Document passage:
Key Management Practice

1. Introduction

This document provides an overview of most cryptographic keys that are used by Sharemind HI. Some of these keys are managed by Cybernetica AS based on the internal key management policy. However, many of the keys are managed by external stakeholders. For each key we cover its cryptographic properties, owner, primary functions, lifetime, protection mechanisms, and give a short technical overview of how the key is used by Sharemind HI and it relates to other keys.

Every Sharemind HI deployment has the following roles that can partially overlap between stakeholders:

  1. Cybernetica AS (Cyber) - the software platform provider.

  2. Coordinator - coordinates between clients and Cybernetica AS. Is responsible for specifying (and possibly implementing) the software. The Coordinator also coordinates the agreement of the analysis that will be run.

  3. Clients - data owners, output consumers and auditors.

  4. Host - the server platform host. A hosting service (e.g. cloud) provider, or any of the project stakeholders that has the capability to host Intel® SGX enabled hardware.

  5. Server - a physical Intel® SGX enabled server hosting the Sharemind HI service. The server is supplied by the host. As Sharemind HI is hosted on a single machine we use the terms Host and Server interchangeably.

[Dataset items]
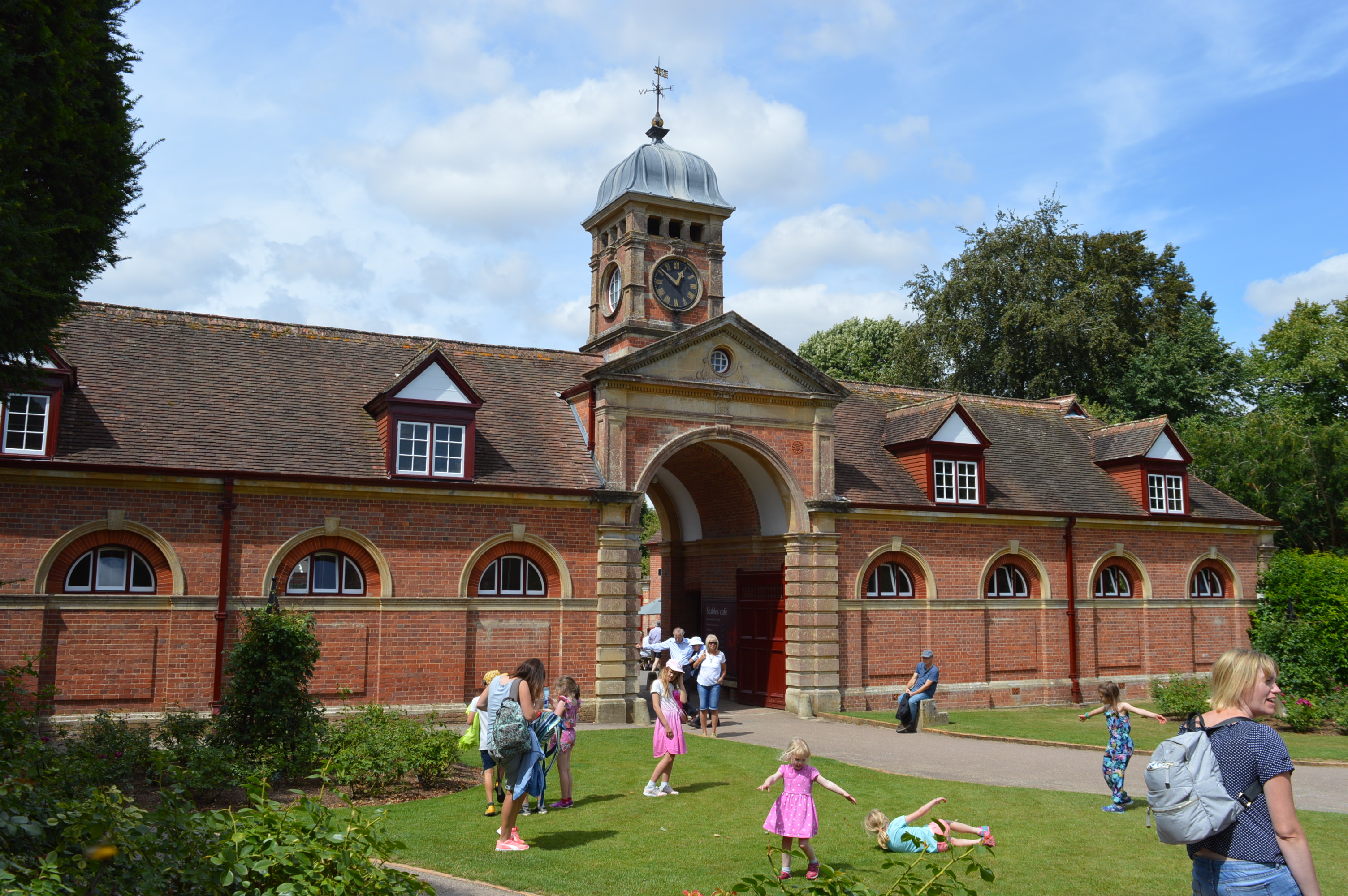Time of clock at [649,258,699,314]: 12:51
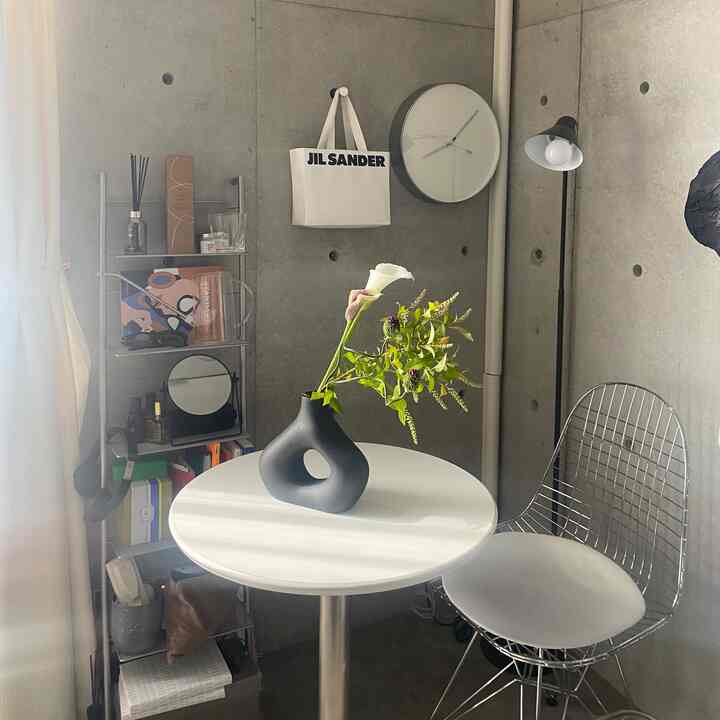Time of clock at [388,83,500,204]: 8:07
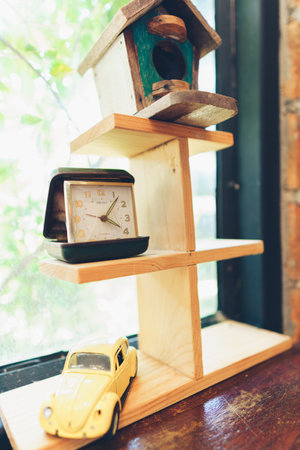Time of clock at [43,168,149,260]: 4:06
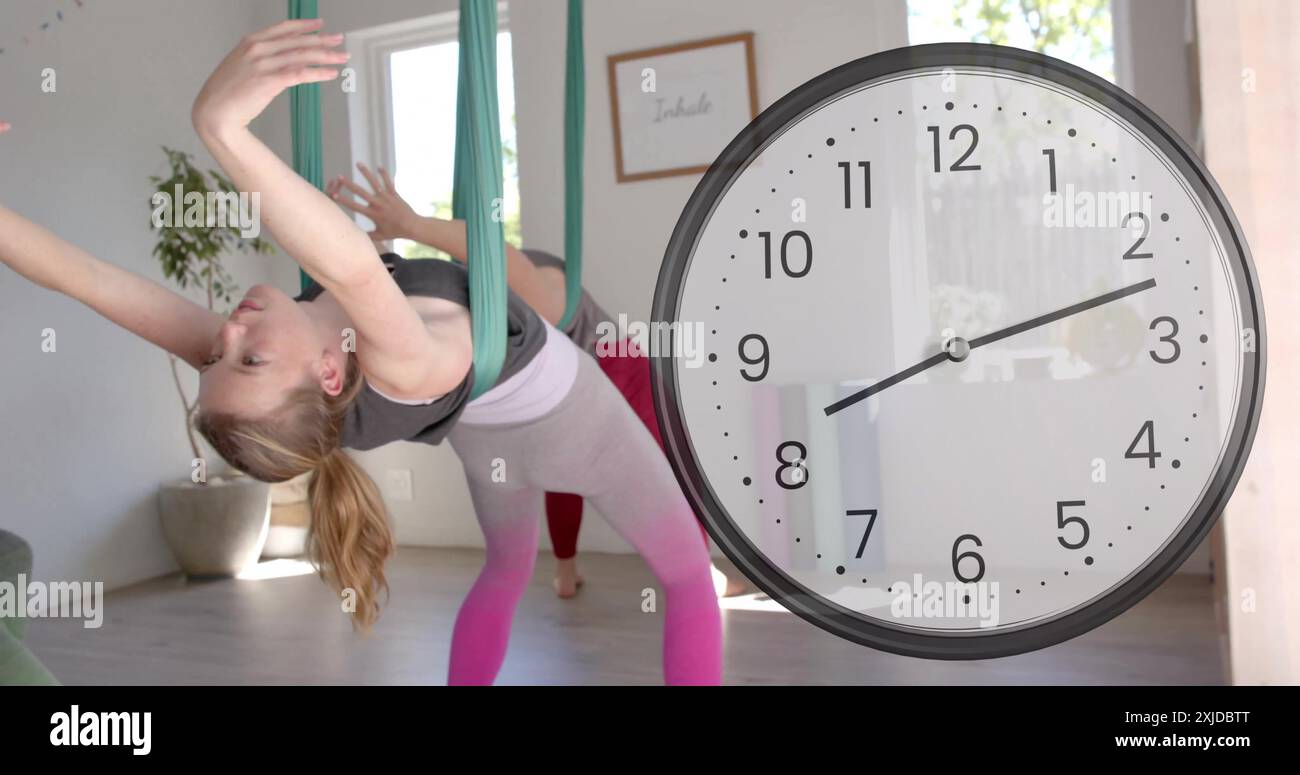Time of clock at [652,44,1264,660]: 8:12
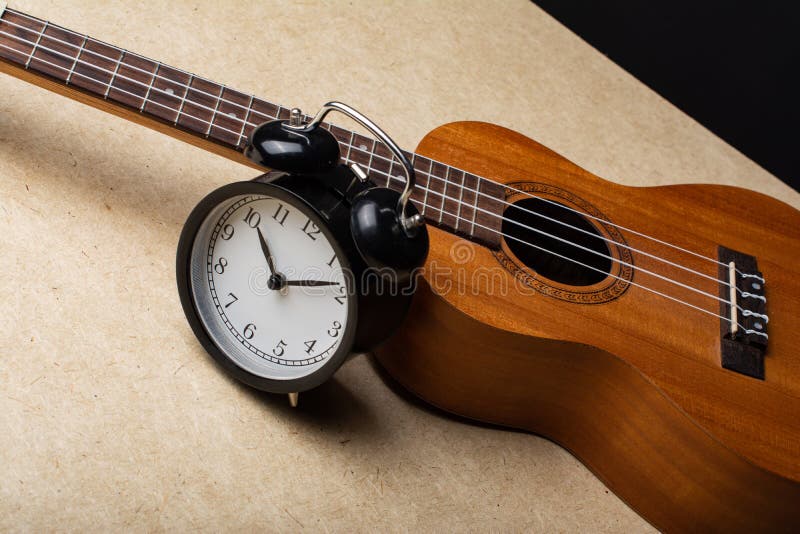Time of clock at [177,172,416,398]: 11:13
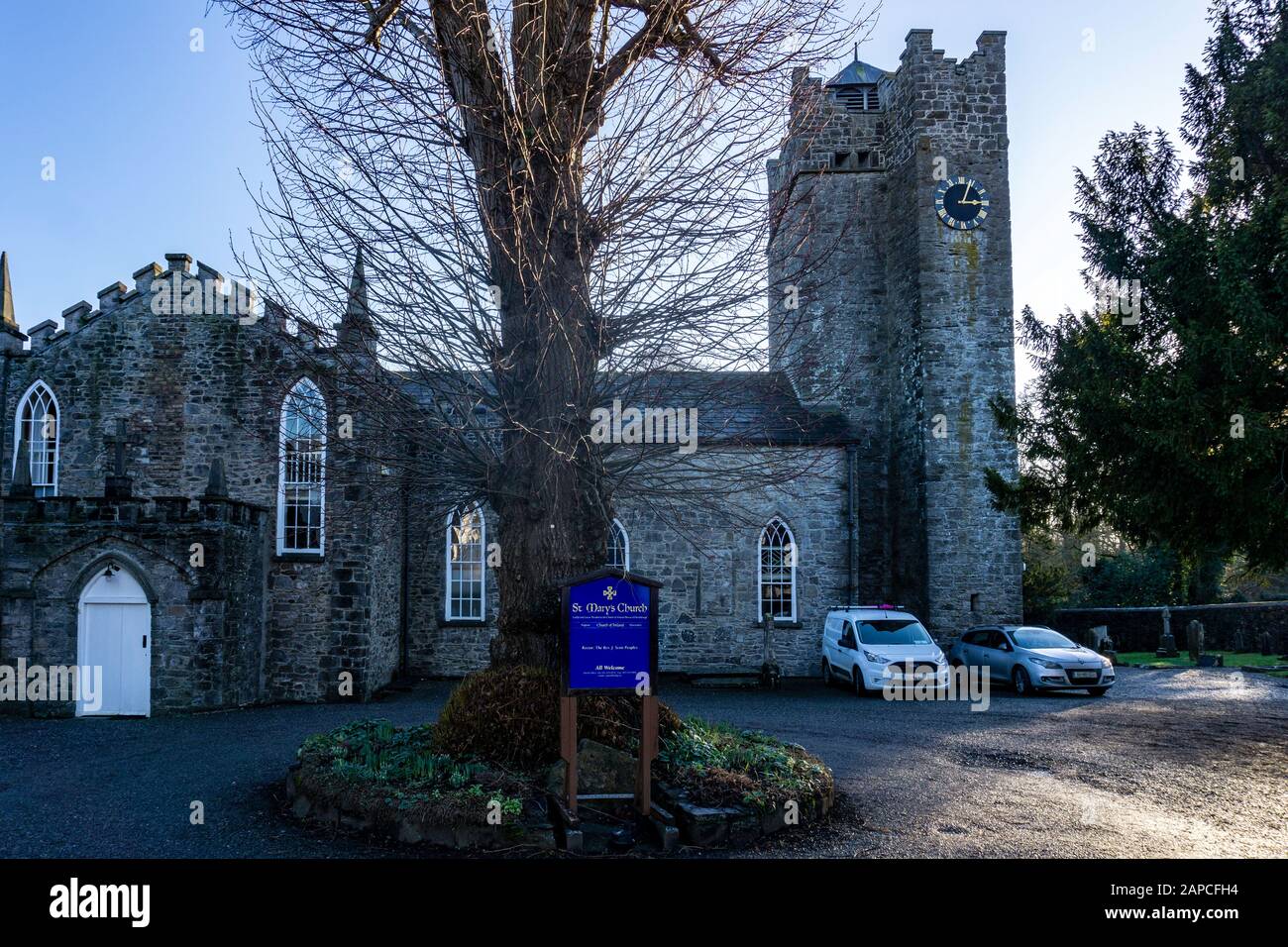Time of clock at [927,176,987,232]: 3:04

Exercise instructions:
**1.** Rewrite the paragraph of the key management text that begins "This document provides an overview" as a short bulleted list, keeping its main facts.
**2.** Answer these questions from the key management text:
(a) Which role is described as the software platform provider?
(b) Who supplies the Server?
(c) Which three groups make up the Clients?
**3.** Reproduce the part of the key management text between "This document provides" and "will be run.", inclusive, substituting "Facilitator" for "Coordinator" wherever it occurs.

Exercise solutions:
**1.**
- Gives an overview of most cryptographic keys used by Sharemind HI.
- Some keys are managed by Cybernetica AS under its internal key management policy; many are managed by external stakeholders.
- Covers for each key: cryptographic properties, owner, primary functions, lifetime, protection mechanisms, and a short technical overview of how Sharemind HI uses it and how it relates to other keys.

**2.**
(a) Cybernetica AS (Cyber).
(b) The host.
(c) Data owners, output consumers and auditors.

**3.**
This document provides an overview of most cryptographic keys that are used by Sharemind HI. Some of these keys are managed by Cybernetica AS based on the internal key management policy. However, many of the keys are managed by external stakeholders. For each key we cover its cryptographic properties, owner, primary functions, lifetime, protection mechanisms, and give a short technical overview of how the key is used by Sharemind HI and it relates to other keys.

Every Sharemind HI deployment has the following roles that can partially overlap between stakeholders:

  1. Cybernetica AS (Cyber) - the software platform provider.

  2. Facilitator - coordinates between clients and Cybernetica AS. Is responsible for specifying (and possibly implementing) the software. The Facilitator also coordinates the agreement of the analysis that will be run.